I enjoy talking about Pythagoras when I teach the Pythagorean theorem. I sometimes mention Descartes when introducing Cartesian coordinates. And Leibniz and Newton are mentioned in many calculus classes. But all of these famous mathematicians accessible to high school students are male.
What female mathematician can I introduce to my high school students? And what mathematical concept did she work with?
Emmy Noether comes first to mind, as one of the most influential mathematicians in abstract algebra, specifically in the development of Noetherian rings (along with many properties of ideals).
One aspect of her work that high school students might like is from another area, analysis. Noether's theorem says that every symmetry of the laws of nature (or the universe) gives rise to a Conservation Law.
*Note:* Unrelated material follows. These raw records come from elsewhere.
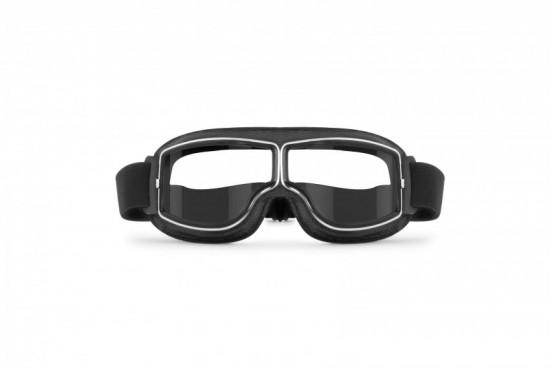 Bertoni Aviator Motorcycle Vintage Goggles Photochromic Lenses F188PH Motorbike Sunsensor Black Leather Glasses for Helmets
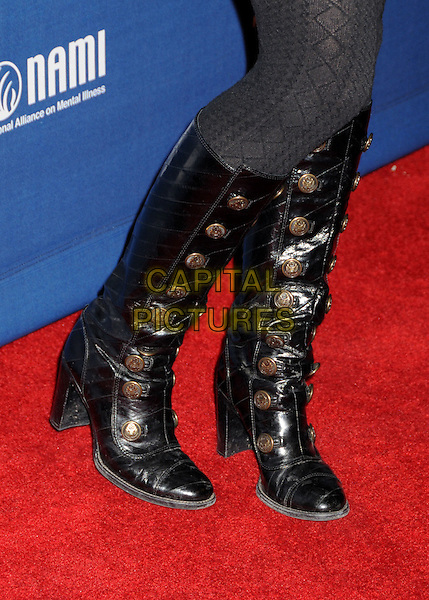 "JENNIFER MORRISON'S BOOTS .""House"" 100th Episode Party at STK, Los Angeles, California, USA..January 21st, 2009.feet heels boots gold buttons patent leather shiny tights .CAP/ADM/BP.©Byron Purvis/AdMedia/Capital Pictures."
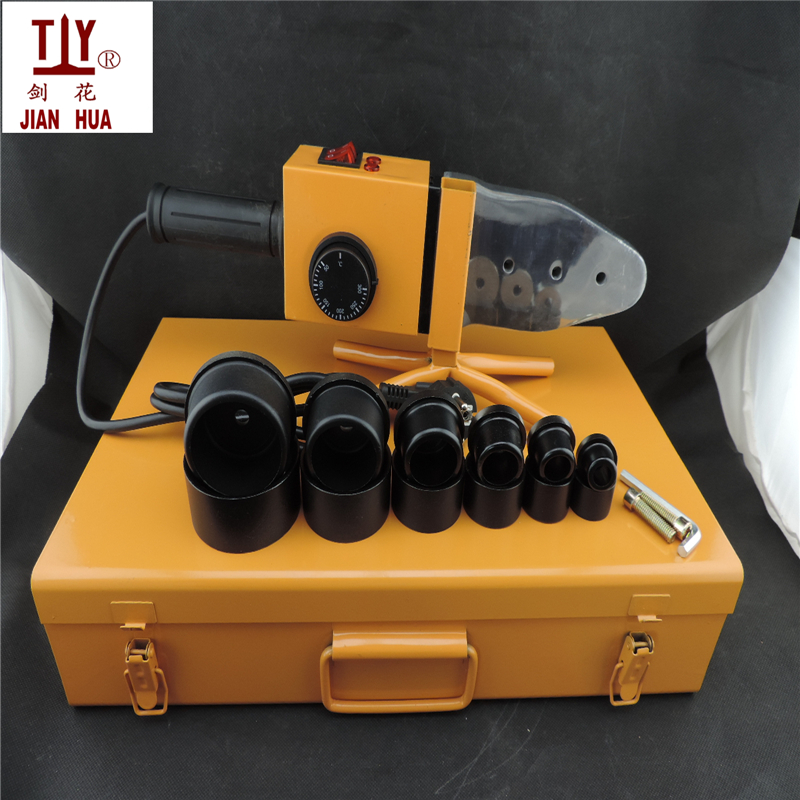 Grade A Temperature controled welding machine of plastic pipes AC 220V 1500W DN 20-63mm PPR pipe welding machine temperature controled ppr pipe welding machine plastic welder ac 220v 1000w 20 63mm plastic pipe welding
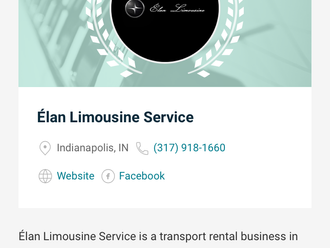 We made the pick of 20 best limousine services in Indianapolis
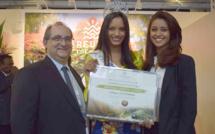 Stéphane Fouassin, président de l(IRT, Morgane Soucramanien, Miss Réunion 2018, et Aurore Kichenin, Miss Languedoc Roussillon 2016 et 1ère dauphine Miss France 2017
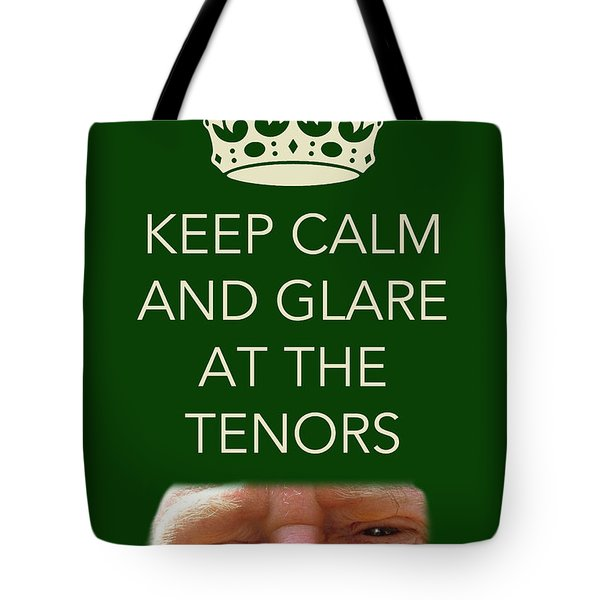 Glare At The Tenors Tote Bag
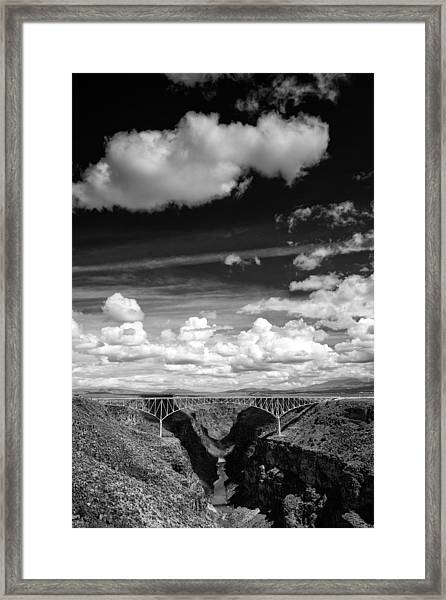 River And Clouds Rio Grande Gorge - Taos New Mexico Framed Print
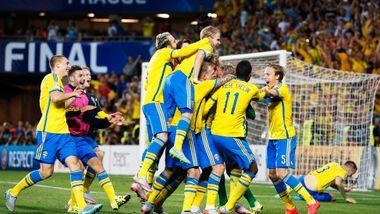 Fotballsensasjon: Sverige ble europamestere etter straffedrama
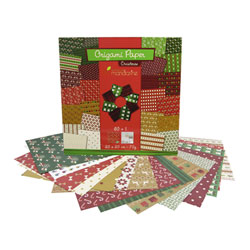 Origami Christmas Noël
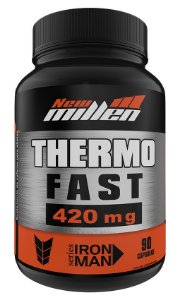 Thermo Fast - 90 Cápsulas (NEW MILLEN)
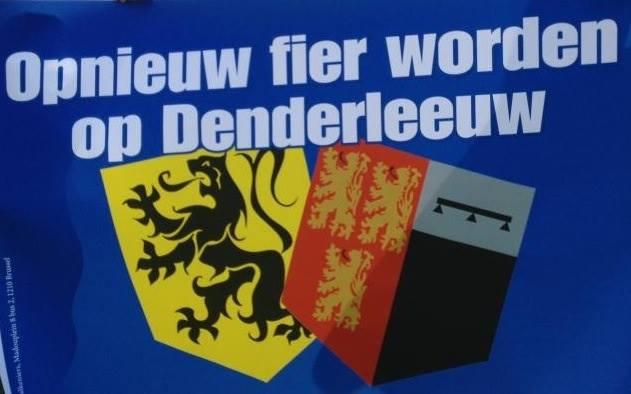 Opnieuw fier worden op Denderleeuw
So, energy is conserved because of time symmetry (meaning that the laws of nature don't change after time).
Momentum is conserved because of translation symmetry (meaning that the laws of nature are the same at every point).
Angular momentum is conserved because of rotation symmetry (meaning that the laws of nature are the same in every direction).
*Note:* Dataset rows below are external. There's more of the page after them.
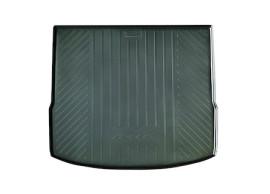 ford-focus-2011-wagon-antislipmat-voor-bagageruimte-2039792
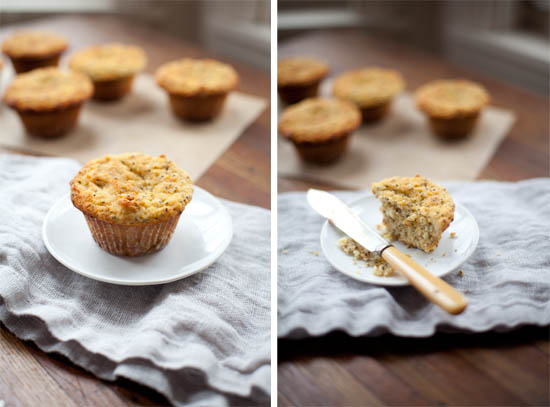 Lemon Chia Seed Muffins | ourfourforks.com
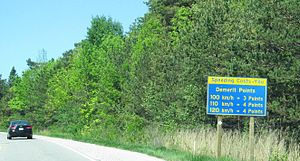 Point system (driving) - Warning sign in Ontario, Canada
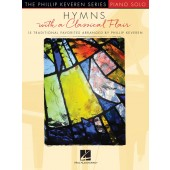 HYMNS WITH A CLASSICAL FLAIR PIANO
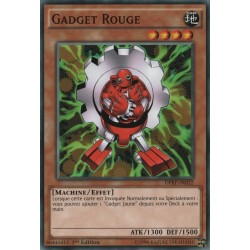 Yugioh - Gadget Rouge (C) [DPRP]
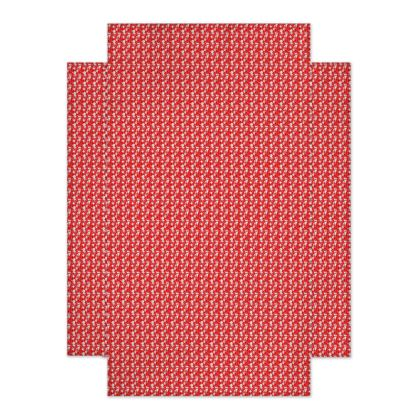 drap housse liberty blanc fond rouge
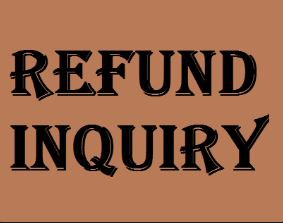 1877-546-7262 How to contact Irs about Tax refund 1877-546-7262 How to contact Irs about Tax refund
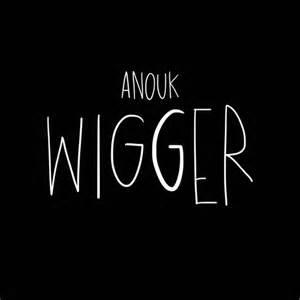 anoukwigger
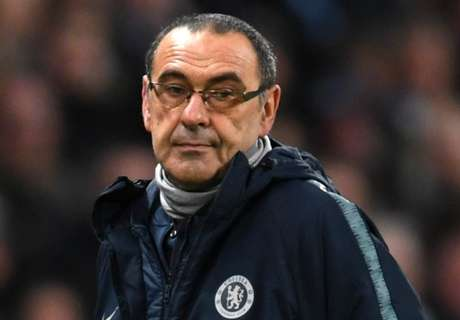 Sarri: I don't know if the players are still with me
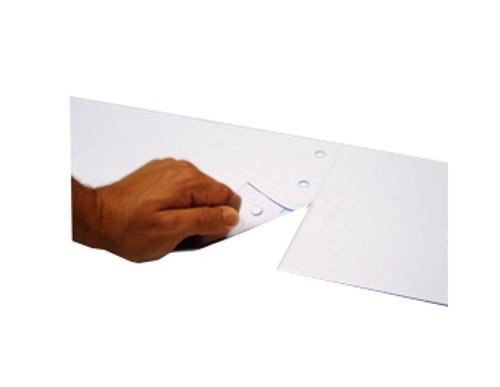 "6"" Freezer Strip Curtain Replacement QUICK STRIP"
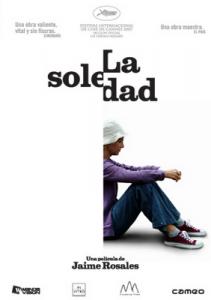 soledad-00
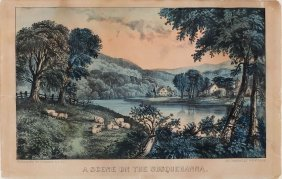 Currier & Ives Lithograph, A Scene On The Susquehanna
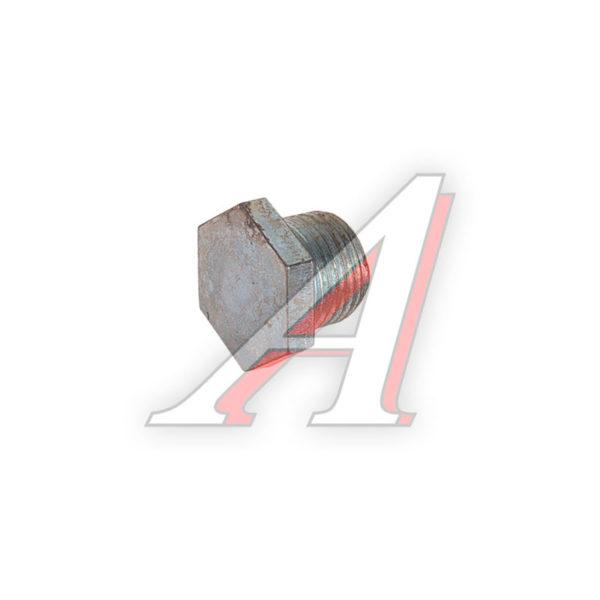 Пробка масляного картера дв. 402, 4216 магнитная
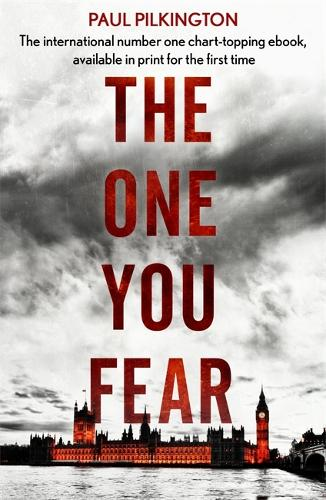 The One You Fear: Emma Holden Suspense Mystery Trilogy: Book Two - Emma Holden Trilogy (Paperback)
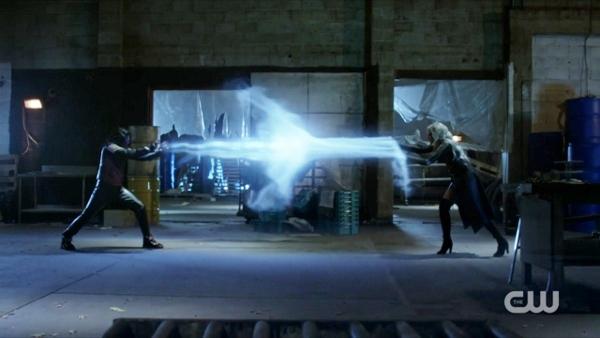 The Flash, I Know Who You Are, cwtv.com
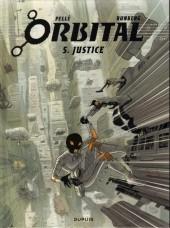 Orbital -5a16- Justice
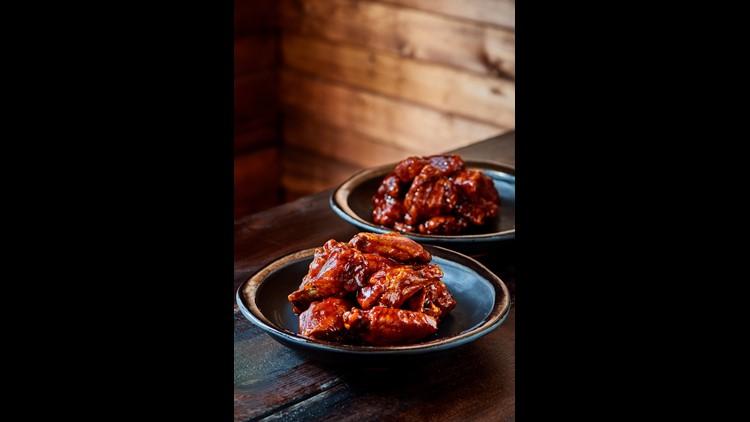 Detroit Wing Co.'s Honey BBQ Wings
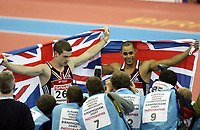 Photo: Rich Eaton.<br /> <br /> EAA European Athletics Indoor Championships, Birmingham 2007. 04/03/2007. Jason Gardener right and Craig Pickering celebrate their gold and silver medals respectively in the mens 60m final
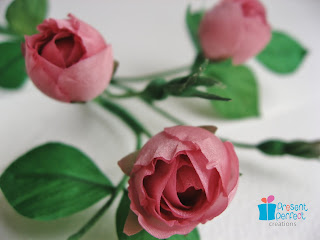 silk roses, pink roses, artificial roses, silk wedding flowers, handmade roses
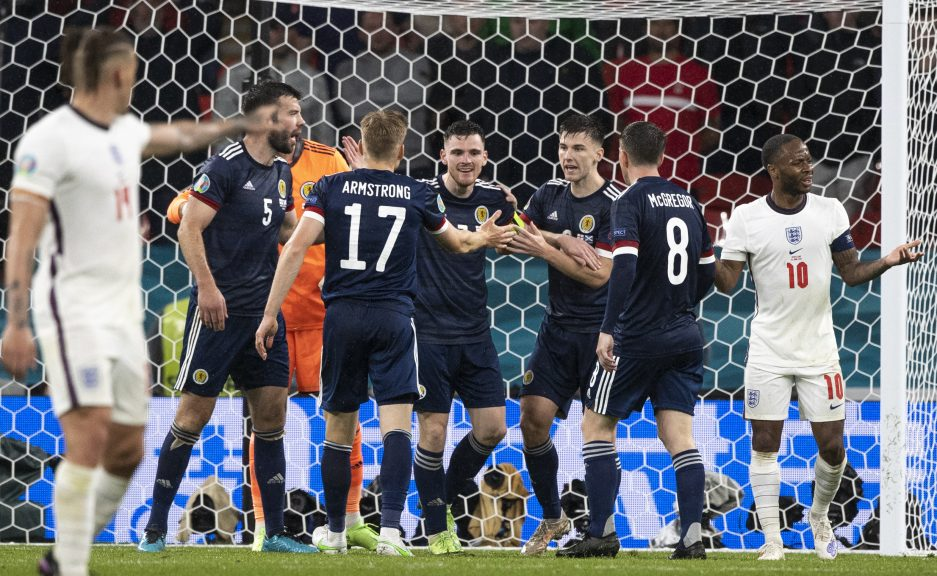 Scotland matched England in every department in a well-contested game.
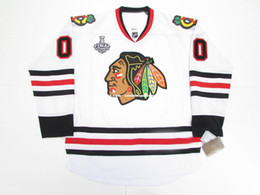 Clark Griswold Hockey Jersey Canada - Cheap custom CLARK GRISWOLD CHICAGO  BLACKHAWKS 2013 STANLEY CUP FINAL e83847a7c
Edit: Recently I've learned that, in quantum mechanics, Noether's theorem has quite a few more implications. For instance, the fact that the phase factor is redundant (i.e. the direction of the complex number that you square to get a probability) gives rise to conservation of charge, and quite a few other things get conserved in QFT.
Julia Robinson! I recommend her for a high school audience for a few reasons:
Mathematical reasons: She is best known for her work towards the solution of Hilbert's 10th Problem, regarding an algorithm for solving Diophantine Equations. High school students can absolutely recognize and solve particular Diophantine Equations. Furthermore, and more relevant to Robinson's work, I believe high school students can appreciate (upon seeing examples) the subtle dependence of such equations on their coefficients.
For instance, ask a high school algebra student to experiment and find all the solutions to, say, $6x+15y=33$. Then, ask them to solve $6x+15y=34$. What changes? Give them some random coefficients for $ax+by=c$. What would they do? Can they generalize to more variables?
Then, work with them on a quadratic equation, something like $x^2+1=y^2$. Can they find any solutions? What about $3x^2-5y^2=2$? Do they see how hard it is to get a general method?
Then, you can start to talk about what Hilbert's 10th Problem says. This can facilitate several interesting discussions for a high school audience
(I understand this doesn't really address the full depth of Hilbert's 10th, but if you're looking to pique the interest of a high school audience, I believe this should suffice.)
Historical reasons: Julia Robinson is one of the more notable and renowned mathematicians (no need for "female") of the 20th century, especially in America. Despite this, she had difficulty securing an academic position. But despite that, she went on to obtain such a position and became the first female president of the AMS. Along the way, she devoted much of her time to other interests, including political campaigns.
Surely, she can spark many interesting discussions for a high school audience!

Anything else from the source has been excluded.